Sometimes the language and images are gorgeous, sometimes not. We certainly see the cauldron out of which came 'The Princess and the Goblin' and MacDonald's other more familiar works--the beautiful woman of incredible old age, the healing bath, the fire that does not burn........'Open the eyes of your heart,' he is always urging, 'and see the miracles hidden everywhere.'
The fairies Adonis encounters would not be recognised by Tinkerbell as those of a like breed. The reader gradually discovers that each of them is more a servant of the King assigned to set the aimless wanderer on the path to true manhood.
There are likely many reasons why C.S. Lewis would later write of Phantastes that it was the book that baptised his imagination. The reader of this particular MacDonald masterpiece can expect a good dousing.

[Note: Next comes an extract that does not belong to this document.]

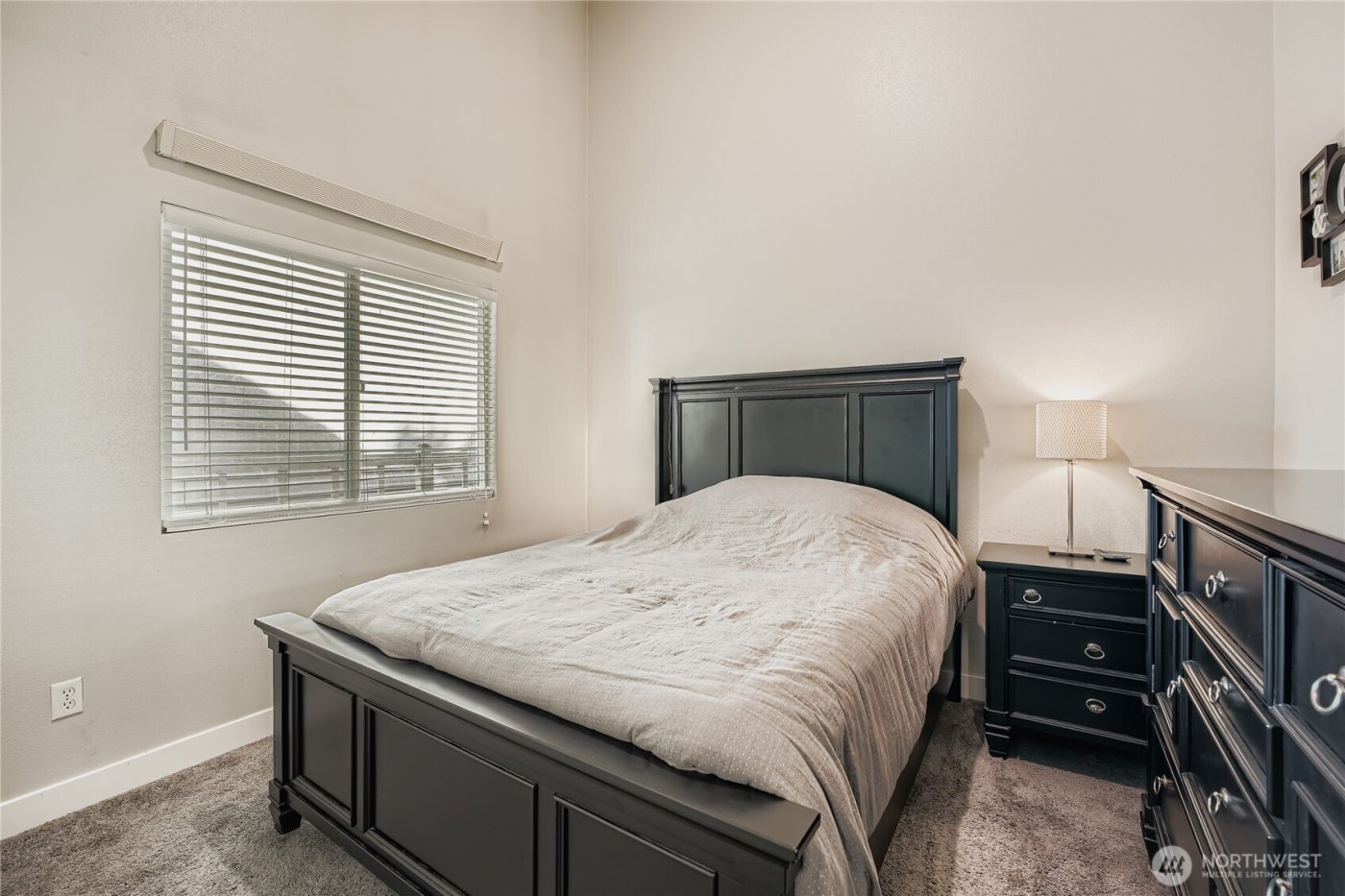 6531 Indiana Street SE, Lacey, WA 98513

I found myself struggling at first, not being a regular reader of the fantasy genre. As I read this story, I, like so many have alluded to above, found the story to be a bit uneven, or disjointed. Still, the symbolism of some episoides intrigued me, and kept me going. The more I read, the more enjoyable and delightful it became. Over all the book is very entertaining, and even edifying. I rarely say this about a read, but I was encouraged after reading this book.
There are parts of this book, lines, paragraphs, and even one chapter, where the authors words approach the masterpiece level. His word-craft is superb at moments and should not be missed.